I'm left thinking if the extension mechanisms in NTFS can be used to implement a better compression scheme with support from the application level (instead of filesystem level).
Or if Microsoft could sit and define a new version of NTFS in which they change LZNT to LZNT2 with better compression ratios and different requirements for modern systems :)
The justification that hard drives need to work everywhere is a little weird. Most drives stay in their host machine until they die. Requiring some recent version of Windows to read the files wouldn't be a hardship. A little checkbox that saves you X% storage space and Y% CPU time in exchange for such a requirement would be useful.
> The justification that hard drives need to work everywhere is a little weird.
I think it's a pure anachronism at this point: it makes more sense to me in the era where small drive sizes meant a lot of professional users relied on external drives and “just upload it” wasn't going to fly with a 9600bps modem, not to mention hardware costing more and failing increasing the need to move drives between machines simply to get back in service.

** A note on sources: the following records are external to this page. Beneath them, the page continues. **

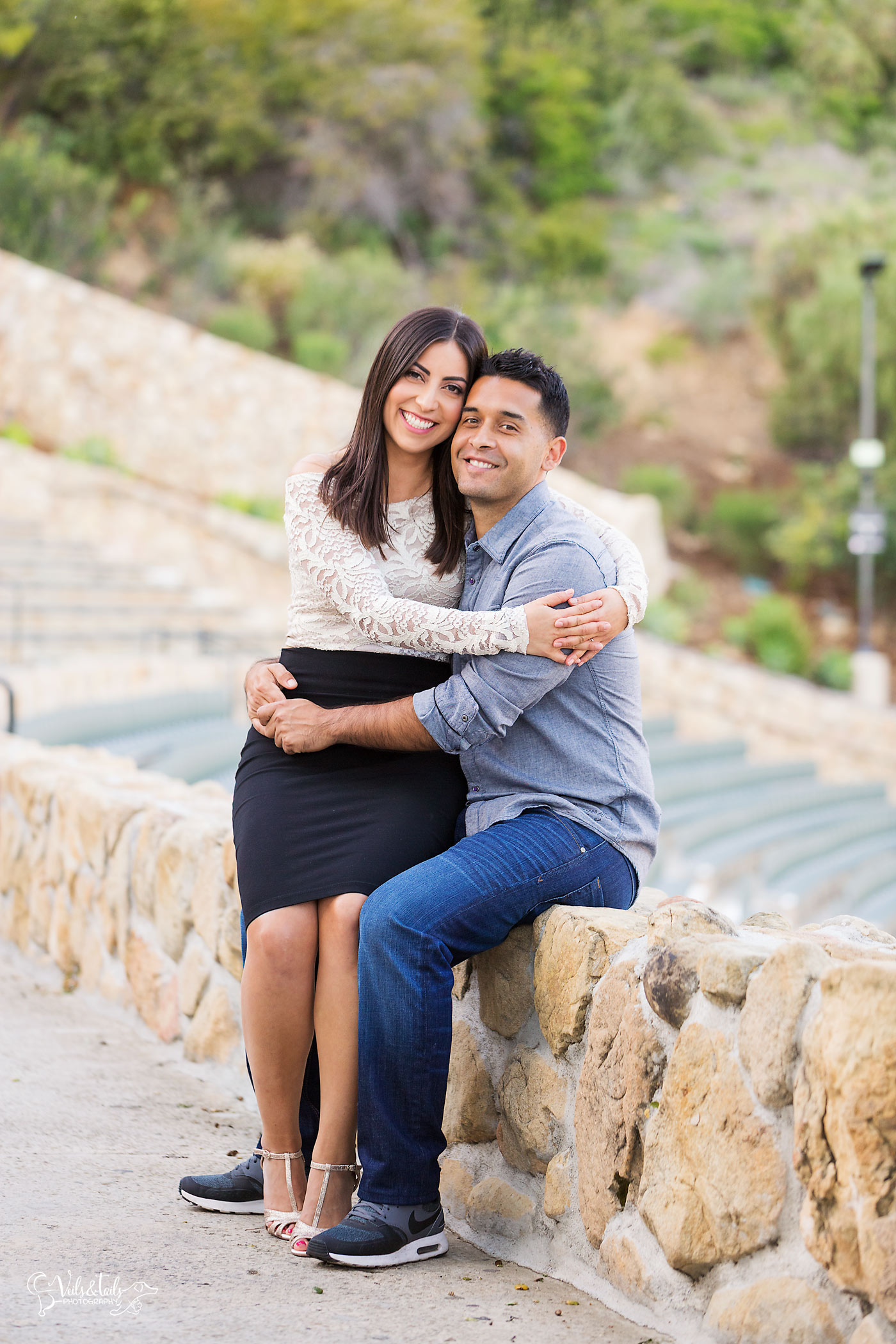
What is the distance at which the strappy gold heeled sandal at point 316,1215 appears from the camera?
2.22 metres

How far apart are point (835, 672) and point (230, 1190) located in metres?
19.0

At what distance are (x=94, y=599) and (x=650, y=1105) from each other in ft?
39.3

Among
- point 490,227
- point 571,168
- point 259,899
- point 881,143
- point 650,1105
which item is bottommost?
point 650,1105

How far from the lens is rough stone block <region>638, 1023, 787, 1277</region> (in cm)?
179

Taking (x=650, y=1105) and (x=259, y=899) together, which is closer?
(x=650, y=1105)

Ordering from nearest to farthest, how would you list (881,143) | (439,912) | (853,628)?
(439,912) < (853,628) < (881,143)

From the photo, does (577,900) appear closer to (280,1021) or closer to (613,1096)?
(613,1096)

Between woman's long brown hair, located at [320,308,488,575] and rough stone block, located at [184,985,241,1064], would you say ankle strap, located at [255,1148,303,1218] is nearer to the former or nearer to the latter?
rough stone block, located at [184,985,241,1064]

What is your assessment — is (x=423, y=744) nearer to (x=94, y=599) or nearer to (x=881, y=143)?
(x=94, y=599)

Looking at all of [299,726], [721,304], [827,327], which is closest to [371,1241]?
[299,726]

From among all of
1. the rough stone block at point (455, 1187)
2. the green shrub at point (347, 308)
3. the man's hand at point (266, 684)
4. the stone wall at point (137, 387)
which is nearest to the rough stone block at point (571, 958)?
the rough stone block at point (455, 1187)

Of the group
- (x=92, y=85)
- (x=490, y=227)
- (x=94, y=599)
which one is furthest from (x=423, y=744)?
(x=490, y=227)

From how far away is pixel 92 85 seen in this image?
81.9 ft

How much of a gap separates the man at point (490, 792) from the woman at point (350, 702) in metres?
0.06
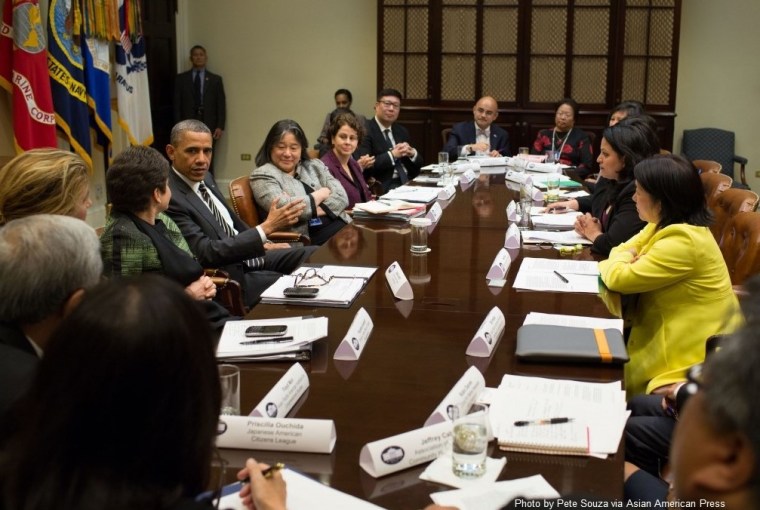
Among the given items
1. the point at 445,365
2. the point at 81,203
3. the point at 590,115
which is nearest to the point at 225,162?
the point at 590,115

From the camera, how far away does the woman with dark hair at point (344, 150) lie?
5.18 meters

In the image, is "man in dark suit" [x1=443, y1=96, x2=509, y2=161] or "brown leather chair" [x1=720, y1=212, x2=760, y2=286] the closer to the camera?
"brown leather chair" [x1=720, y1=212, x2=760, y2=286]

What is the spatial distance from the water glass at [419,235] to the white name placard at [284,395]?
1.47 m

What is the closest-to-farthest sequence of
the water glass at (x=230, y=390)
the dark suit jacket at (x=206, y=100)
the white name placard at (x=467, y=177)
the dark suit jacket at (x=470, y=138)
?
the water glass at (x=230, y=390) → the white name placard at (x=467, y=177) → the dark suit jacket at (x=470, y=138) → the dark suit jacket at (x=206, y=100)

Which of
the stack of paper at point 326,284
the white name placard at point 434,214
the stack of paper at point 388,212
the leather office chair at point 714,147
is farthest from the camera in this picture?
the leather office chair at point 714,147

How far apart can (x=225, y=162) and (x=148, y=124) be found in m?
1.93

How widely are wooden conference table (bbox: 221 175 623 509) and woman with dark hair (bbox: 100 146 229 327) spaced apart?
1.79ft

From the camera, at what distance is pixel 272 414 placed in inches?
67.7

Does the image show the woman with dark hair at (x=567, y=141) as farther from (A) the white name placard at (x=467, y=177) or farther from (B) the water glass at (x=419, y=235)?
(B) the water glass at (x=419, y=235)

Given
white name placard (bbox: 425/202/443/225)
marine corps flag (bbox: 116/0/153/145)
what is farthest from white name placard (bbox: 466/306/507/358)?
marine corps flag (bbox: 116/0/153/145)

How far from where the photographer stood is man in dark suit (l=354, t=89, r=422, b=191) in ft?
21.8

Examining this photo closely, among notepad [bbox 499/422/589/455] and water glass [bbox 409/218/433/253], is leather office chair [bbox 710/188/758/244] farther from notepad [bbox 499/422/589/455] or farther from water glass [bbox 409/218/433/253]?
notepad [bbox 499/422/589/455]

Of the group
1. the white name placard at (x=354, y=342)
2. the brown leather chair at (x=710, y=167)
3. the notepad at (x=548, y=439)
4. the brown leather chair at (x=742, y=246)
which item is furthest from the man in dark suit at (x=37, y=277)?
the brown leather chair at (x=710, y=167)

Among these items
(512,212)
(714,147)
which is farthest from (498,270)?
(714,147)
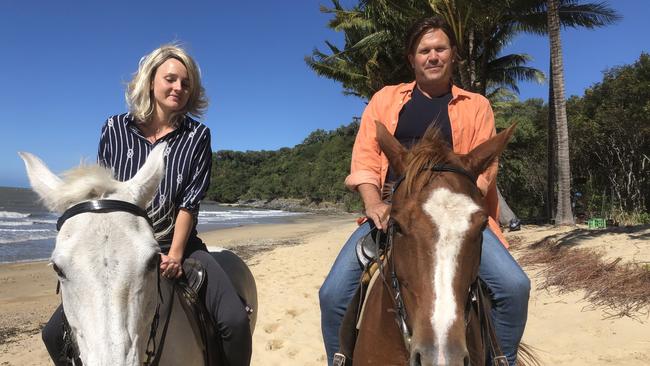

> Most drives stay in their host machine until they die.
Or until the host machine dies, in which case they have to be readable in another machine.
(Happened to me recently: the laptop's motherboard stopped working, I used its disk with an external case and an older operating system version while I waited for the warranty replacement.)
> The justification that hard drives need to work everywhere is a little weird. Most drives stay in their host machine until they die.
The article was pretty clear that the context they had in mind for this requirement was servers in a data center, not your home machine:
> Without that requirement, a hard drive might be usable only on the system that created it, which would create a major obstacle for data centers (not to mention data recovery).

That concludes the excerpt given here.